A run of records

--- BEGIN ---

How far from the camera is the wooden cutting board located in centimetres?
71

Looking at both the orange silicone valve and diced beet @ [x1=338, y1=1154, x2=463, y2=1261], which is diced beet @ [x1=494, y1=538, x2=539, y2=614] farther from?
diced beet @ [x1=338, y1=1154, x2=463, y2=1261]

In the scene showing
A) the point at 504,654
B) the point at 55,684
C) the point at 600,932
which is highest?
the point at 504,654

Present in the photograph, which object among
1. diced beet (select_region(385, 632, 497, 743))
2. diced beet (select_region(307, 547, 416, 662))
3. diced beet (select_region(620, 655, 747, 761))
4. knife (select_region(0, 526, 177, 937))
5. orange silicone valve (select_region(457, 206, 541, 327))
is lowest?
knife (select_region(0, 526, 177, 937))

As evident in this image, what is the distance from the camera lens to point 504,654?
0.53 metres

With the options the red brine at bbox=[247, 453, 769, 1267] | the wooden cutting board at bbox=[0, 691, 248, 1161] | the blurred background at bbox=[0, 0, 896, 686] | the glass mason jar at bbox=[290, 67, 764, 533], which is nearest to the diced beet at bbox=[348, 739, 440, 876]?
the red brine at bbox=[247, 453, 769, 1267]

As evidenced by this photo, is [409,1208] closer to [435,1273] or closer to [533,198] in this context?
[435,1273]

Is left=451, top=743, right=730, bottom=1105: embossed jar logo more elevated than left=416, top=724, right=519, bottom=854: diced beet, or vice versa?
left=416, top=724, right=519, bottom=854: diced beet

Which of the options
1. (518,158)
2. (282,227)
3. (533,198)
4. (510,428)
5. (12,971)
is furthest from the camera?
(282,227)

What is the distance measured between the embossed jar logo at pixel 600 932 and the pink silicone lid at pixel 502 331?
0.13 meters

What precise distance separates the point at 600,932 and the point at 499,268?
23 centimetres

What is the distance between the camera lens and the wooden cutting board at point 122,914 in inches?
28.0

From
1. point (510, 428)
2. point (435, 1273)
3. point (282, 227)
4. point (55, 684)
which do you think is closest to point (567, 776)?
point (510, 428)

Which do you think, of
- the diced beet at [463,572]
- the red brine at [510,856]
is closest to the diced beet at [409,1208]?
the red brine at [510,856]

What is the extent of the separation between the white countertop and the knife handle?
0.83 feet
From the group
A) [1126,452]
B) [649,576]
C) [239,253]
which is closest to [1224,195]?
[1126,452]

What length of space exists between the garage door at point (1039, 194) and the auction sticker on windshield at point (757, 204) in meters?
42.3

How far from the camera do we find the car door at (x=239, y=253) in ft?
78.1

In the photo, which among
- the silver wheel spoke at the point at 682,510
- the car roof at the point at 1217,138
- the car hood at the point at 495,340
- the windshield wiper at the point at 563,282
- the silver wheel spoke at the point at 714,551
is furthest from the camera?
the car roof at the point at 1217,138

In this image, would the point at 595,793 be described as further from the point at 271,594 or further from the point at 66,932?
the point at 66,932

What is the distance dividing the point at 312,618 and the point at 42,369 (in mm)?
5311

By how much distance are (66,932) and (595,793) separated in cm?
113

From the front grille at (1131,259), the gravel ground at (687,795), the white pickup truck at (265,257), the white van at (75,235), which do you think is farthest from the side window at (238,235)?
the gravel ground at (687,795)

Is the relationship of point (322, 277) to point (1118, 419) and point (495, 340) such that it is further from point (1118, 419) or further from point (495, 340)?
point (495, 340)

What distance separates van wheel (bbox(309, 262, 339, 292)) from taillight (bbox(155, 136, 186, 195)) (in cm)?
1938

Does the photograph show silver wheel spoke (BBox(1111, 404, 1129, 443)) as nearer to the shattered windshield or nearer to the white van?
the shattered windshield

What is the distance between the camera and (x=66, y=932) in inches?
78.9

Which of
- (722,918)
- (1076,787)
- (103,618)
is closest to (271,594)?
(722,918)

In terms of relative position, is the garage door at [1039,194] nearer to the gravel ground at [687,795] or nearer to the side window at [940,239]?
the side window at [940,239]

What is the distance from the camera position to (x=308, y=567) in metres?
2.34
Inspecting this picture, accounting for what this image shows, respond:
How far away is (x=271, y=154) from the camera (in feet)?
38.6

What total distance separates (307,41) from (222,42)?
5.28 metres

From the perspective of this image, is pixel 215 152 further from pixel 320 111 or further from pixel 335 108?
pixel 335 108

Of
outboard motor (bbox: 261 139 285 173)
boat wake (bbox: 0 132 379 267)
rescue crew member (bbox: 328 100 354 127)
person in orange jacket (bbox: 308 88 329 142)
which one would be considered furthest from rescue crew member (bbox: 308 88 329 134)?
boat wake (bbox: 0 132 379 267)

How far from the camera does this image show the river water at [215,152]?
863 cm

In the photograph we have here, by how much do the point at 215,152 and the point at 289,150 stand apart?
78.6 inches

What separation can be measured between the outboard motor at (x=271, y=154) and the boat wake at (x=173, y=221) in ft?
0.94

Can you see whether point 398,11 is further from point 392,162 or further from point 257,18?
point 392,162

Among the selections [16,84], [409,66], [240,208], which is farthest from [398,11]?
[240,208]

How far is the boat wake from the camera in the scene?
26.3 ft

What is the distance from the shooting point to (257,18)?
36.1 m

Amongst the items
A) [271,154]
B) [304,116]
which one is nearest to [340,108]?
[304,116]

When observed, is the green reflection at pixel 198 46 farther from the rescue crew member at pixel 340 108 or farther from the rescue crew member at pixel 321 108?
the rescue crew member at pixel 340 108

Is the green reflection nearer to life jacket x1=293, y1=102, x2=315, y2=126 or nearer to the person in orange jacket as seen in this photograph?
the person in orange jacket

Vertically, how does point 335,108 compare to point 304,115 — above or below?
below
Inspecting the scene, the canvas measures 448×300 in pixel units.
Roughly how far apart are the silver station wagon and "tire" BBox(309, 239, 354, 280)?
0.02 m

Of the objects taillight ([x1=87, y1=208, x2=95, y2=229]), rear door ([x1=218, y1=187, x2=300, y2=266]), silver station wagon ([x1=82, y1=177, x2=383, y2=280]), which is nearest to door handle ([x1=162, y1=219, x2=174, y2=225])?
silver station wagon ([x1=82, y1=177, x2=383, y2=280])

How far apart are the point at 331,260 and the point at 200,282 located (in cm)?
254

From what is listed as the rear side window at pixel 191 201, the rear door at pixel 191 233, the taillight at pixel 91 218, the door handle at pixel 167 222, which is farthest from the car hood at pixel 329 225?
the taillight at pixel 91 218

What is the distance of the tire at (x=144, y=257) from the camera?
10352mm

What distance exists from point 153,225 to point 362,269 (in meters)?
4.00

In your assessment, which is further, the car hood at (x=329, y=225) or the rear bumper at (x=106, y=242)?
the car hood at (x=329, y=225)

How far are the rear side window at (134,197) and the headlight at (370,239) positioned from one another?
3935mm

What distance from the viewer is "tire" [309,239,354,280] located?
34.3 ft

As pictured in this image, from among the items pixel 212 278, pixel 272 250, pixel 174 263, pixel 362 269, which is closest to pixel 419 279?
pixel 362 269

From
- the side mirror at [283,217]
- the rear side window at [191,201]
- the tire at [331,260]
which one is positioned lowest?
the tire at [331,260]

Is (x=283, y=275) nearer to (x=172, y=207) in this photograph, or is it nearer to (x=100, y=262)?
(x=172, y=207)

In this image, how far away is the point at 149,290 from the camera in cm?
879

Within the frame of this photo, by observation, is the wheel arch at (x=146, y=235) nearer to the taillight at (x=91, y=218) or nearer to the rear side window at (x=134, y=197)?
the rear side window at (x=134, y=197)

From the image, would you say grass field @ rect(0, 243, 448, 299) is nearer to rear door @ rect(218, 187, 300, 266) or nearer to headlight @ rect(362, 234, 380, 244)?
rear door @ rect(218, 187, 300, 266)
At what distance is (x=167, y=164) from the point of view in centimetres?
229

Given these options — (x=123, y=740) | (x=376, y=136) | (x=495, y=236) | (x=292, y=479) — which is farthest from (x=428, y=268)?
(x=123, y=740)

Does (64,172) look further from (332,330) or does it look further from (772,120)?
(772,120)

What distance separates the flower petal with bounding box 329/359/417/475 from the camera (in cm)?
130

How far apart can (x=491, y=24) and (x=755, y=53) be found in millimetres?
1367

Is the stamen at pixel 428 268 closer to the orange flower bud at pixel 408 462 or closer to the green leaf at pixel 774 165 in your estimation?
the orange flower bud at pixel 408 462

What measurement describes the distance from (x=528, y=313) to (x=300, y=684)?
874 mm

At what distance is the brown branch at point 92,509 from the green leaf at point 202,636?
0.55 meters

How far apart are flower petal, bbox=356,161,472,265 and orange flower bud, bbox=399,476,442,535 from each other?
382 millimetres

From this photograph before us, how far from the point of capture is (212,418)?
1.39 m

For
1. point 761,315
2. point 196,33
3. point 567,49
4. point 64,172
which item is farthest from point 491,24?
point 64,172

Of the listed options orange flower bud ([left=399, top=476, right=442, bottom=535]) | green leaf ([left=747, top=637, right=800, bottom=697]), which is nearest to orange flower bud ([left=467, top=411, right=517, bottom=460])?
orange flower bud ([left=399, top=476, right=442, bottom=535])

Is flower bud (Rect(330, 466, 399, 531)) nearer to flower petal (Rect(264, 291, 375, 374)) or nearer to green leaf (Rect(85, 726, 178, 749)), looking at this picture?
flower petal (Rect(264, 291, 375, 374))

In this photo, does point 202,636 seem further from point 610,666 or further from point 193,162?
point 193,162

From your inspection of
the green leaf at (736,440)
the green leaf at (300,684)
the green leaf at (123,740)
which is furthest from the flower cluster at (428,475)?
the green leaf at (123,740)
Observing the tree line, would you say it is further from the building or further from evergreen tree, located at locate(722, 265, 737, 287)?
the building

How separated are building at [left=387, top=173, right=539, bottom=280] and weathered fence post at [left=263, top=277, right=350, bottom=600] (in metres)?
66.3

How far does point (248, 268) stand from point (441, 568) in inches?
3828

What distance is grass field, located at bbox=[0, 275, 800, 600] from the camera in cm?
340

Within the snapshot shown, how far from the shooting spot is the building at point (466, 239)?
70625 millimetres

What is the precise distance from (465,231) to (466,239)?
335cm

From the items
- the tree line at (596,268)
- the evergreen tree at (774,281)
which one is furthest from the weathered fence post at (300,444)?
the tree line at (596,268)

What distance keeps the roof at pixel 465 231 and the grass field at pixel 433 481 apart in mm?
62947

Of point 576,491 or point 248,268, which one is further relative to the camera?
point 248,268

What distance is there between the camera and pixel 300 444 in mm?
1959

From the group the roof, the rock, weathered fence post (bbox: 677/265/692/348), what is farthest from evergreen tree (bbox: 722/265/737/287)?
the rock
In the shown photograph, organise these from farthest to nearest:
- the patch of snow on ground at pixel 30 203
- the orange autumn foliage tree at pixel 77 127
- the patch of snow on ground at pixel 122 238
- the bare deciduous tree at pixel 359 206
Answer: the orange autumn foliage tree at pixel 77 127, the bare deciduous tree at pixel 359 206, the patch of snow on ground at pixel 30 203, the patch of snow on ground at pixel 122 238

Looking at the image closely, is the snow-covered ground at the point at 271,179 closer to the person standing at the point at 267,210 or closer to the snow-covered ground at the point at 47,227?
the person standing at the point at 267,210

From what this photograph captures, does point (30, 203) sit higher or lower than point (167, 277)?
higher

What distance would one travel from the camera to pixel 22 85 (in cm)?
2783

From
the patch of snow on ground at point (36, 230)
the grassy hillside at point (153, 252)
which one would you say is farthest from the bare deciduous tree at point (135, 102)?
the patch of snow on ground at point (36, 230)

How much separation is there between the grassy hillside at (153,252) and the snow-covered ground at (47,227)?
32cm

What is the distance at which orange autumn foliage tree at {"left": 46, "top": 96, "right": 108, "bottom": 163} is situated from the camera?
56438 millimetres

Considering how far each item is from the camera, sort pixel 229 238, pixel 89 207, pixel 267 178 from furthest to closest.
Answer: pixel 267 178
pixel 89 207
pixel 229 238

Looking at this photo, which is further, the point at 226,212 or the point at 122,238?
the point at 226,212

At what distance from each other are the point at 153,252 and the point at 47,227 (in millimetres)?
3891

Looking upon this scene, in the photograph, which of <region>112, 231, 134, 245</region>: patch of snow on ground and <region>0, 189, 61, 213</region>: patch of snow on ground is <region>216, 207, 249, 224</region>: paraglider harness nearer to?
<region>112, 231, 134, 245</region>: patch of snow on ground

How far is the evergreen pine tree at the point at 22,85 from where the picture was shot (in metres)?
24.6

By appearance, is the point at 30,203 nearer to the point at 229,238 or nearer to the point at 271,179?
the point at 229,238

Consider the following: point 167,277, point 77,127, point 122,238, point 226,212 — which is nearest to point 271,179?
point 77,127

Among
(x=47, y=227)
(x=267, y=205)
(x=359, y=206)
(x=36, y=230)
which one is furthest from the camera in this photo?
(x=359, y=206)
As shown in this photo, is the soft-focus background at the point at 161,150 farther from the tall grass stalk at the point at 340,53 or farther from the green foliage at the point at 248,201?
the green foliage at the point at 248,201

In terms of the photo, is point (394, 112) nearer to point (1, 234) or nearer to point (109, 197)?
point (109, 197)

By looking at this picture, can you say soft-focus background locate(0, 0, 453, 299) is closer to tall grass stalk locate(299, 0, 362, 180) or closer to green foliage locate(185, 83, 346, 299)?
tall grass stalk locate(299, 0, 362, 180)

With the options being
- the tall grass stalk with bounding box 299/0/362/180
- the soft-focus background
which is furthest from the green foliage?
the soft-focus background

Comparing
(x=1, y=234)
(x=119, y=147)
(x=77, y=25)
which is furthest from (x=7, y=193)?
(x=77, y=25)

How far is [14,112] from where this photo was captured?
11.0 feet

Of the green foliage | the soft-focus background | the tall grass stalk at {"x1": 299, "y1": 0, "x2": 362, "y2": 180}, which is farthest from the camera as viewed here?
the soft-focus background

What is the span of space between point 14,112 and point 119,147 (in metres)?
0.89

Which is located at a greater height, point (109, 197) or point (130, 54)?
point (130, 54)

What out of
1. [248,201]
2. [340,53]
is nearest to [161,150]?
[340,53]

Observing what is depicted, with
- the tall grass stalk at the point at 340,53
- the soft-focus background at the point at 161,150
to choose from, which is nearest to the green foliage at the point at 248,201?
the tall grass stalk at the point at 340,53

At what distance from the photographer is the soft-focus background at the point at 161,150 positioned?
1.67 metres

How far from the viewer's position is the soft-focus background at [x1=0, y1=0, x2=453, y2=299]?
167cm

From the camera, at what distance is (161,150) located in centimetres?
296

--- END ---

> [Stated task]: Everything from the line containing "What out of" to the last line of the entries above should be quoted exactly, and only that.

> [Exercise result]:
What out of
1. [248,201]
2. [340,53]
is nearest to [161,150]?
[340,53]

Observing what is depicted, with
- the tall grass stalk at the point at 340,53
- the soft-focus background at the point at 161,150
to choose from, which is nearest to the green foliage at the point at 248,201?
the tall grass stalk at the point at 340,53

At what distance from the photographer is the soft-focus background at the point at 161,150 positioned?
1.67 metres

How far from the viewer's position is the soft-focus background at [x1=0, y1=0, x2=453, y2=299]?
167cm

From the camera, at what distance is (161,150) located in centimetres?
296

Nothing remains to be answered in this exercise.